The Good Shepherd Sisters answered a request for help from Bishop Paul Ambrose Bigandet, the first apostolic vicar of Lower Myanmar, arriving in 1866.
The pioneering sisters experienced many trials in the underdeveloped region inhabited by myriad ethnic tribes. The people suffered poverty, ethnic civil wars, illiteracy, and corruption. On top of this, the country suffered natural disasters like drought and floods. Low-technology farming, poor communication, and poor transportation systems also posed barriers.
In the 1960s the country went through a nationalization drive accompanied by an ideology of Burmese socialism. The anti-Western trend included xenophobia that worked to suppress the missionaries and isolate the country. The trends had disastrous impacts on the country's economy and worsened poverty.
Christian institutions were seen with suspicion and considered foreign. They were confiscated, and all nuns and missionaries were driven out of the country and the institutions fell into the hands of corrupt and unqualified staff. This led to the deterioration of education, health and social services in the country.
Meanwhile, a few Good Shepherd sisters returned in 1973 to re-establish the Good Shepherd missions. They engaged themselves in teaching catechism and the English language in seminaries.
From 1973 to the present, the Good Shepherd mission has grown remarkably in pastoral activities. The sisters are active in several dioceses and have established a strategic network with the local administration and NGOs. There are more than 50 sisters serving in over six communities in Myanmar.

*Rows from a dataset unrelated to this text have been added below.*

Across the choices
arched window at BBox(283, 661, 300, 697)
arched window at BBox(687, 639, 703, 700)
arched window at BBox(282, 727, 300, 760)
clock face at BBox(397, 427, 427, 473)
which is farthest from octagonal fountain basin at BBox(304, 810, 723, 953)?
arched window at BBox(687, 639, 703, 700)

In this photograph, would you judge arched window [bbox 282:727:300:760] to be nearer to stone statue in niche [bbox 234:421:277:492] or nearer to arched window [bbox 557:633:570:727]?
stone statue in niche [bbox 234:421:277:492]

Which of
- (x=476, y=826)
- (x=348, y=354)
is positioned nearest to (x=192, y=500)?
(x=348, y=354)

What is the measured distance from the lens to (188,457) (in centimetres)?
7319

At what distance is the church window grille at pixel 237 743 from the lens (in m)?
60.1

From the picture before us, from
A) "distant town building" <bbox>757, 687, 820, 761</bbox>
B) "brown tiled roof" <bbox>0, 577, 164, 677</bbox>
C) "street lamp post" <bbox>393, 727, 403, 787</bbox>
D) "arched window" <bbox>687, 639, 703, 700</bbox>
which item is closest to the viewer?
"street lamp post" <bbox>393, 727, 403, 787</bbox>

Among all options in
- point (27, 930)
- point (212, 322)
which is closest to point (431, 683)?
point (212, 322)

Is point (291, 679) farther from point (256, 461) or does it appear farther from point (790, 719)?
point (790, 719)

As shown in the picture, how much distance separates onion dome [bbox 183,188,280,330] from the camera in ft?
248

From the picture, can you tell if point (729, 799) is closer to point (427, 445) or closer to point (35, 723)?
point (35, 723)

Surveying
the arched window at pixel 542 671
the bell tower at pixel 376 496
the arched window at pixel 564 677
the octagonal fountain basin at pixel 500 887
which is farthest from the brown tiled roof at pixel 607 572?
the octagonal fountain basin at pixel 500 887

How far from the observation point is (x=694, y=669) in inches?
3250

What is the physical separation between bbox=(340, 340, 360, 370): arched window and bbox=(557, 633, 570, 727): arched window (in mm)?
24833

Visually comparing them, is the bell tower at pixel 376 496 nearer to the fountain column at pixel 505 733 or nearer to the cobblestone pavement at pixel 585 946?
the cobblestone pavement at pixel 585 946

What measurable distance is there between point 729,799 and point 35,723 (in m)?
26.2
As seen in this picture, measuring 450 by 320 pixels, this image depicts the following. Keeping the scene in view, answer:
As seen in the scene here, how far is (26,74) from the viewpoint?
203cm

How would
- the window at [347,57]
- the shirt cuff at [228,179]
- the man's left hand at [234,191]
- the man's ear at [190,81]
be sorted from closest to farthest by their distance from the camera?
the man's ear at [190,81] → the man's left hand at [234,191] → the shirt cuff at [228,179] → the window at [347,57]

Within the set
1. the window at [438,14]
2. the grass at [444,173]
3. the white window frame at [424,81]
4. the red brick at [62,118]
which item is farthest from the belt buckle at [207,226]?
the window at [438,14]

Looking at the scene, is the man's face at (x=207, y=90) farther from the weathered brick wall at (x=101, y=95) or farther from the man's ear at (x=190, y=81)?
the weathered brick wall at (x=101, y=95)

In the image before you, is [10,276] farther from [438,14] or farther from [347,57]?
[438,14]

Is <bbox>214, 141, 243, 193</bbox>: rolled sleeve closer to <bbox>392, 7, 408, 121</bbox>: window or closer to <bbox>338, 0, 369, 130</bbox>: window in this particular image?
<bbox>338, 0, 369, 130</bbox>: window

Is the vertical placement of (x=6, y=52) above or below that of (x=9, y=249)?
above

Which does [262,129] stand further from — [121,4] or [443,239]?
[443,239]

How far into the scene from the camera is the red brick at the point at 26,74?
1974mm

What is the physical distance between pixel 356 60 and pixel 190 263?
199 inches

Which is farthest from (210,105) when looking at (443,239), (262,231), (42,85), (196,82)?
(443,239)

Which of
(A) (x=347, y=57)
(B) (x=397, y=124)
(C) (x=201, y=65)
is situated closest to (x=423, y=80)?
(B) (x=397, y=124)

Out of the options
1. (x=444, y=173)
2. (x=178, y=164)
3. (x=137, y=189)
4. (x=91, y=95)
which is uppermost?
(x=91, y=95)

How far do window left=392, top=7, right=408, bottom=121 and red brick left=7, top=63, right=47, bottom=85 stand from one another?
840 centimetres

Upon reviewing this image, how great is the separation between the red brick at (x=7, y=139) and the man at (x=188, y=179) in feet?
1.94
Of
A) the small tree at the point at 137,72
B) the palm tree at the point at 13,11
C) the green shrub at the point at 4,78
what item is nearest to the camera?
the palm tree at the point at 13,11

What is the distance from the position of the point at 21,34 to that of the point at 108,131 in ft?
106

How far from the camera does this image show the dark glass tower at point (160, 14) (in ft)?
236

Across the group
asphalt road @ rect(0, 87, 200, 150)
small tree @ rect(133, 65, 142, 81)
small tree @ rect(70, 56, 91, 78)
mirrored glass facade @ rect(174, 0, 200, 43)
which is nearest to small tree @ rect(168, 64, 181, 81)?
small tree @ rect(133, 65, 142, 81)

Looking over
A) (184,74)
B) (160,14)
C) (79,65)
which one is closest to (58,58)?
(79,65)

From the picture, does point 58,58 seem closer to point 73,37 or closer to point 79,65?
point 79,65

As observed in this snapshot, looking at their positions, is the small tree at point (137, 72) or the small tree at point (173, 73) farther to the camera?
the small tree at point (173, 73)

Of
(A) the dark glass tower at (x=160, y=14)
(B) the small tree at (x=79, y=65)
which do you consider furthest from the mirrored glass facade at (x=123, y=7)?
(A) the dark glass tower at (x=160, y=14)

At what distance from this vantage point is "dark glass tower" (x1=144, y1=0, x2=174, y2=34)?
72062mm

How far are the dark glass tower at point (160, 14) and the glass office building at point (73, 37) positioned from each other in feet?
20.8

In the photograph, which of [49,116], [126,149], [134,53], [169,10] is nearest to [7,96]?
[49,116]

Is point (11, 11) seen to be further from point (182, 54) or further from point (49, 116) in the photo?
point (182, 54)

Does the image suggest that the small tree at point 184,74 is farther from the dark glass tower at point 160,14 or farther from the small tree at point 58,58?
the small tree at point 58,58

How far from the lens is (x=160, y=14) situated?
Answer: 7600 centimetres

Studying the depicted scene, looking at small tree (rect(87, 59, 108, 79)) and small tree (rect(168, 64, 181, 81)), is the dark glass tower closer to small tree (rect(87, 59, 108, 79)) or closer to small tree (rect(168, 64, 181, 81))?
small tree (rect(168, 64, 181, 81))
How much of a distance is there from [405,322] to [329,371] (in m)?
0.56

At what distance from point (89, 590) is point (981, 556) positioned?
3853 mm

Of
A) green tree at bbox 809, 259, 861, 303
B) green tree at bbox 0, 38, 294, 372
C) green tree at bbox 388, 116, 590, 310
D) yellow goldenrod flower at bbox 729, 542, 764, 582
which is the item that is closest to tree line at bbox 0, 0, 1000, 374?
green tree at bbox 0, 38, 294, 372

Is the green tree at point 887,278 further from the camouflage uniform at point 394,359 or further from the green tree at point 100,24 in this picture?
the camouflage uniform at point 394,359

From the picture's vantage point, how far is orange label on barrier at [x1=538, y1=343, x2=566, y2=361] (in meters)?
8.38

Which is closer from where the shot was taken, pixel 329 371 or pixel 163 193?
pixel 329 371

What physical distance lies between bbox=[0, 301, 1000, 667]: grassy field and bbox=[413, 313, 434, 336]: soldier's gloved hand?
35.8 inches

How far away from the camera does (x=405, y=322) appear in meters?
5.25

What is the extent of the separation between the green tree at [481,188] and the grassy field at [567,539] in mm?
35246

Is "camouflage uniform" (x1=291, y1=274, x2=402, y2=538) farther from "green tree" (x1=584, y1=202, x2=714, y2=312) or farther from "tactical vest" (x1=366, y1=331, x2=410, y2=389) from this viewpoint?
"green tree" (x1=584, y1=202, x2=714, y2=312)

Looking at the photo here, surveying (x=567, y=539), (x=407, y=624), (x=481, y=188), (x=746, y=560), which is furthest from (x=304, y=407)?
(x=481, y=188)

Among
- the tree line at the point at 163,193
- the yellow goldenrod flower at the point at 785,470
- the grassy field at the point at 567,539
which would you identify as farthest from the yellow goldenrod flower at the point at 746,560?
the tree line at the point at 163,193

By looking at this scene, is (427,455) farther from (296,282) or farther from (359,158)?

The sisters now help provide education and vocational training for young women in social crisis. The sisters are active in healthcare. They run a boarding school for poor girls and day-care centers for HIV-positive children and the children of parents living with HIV or drug addiction.
The sisters also care for prostitutes, women at risk of human trafficking, and street children. They are active in prison ministry, social outreach and advocacy programs on human rights and dignity, gender equality, pro-life issues, ecology, justice and peace. They are active in interreligious dialogue, especially with Buddhists who constitute the majority religion in Myanmar.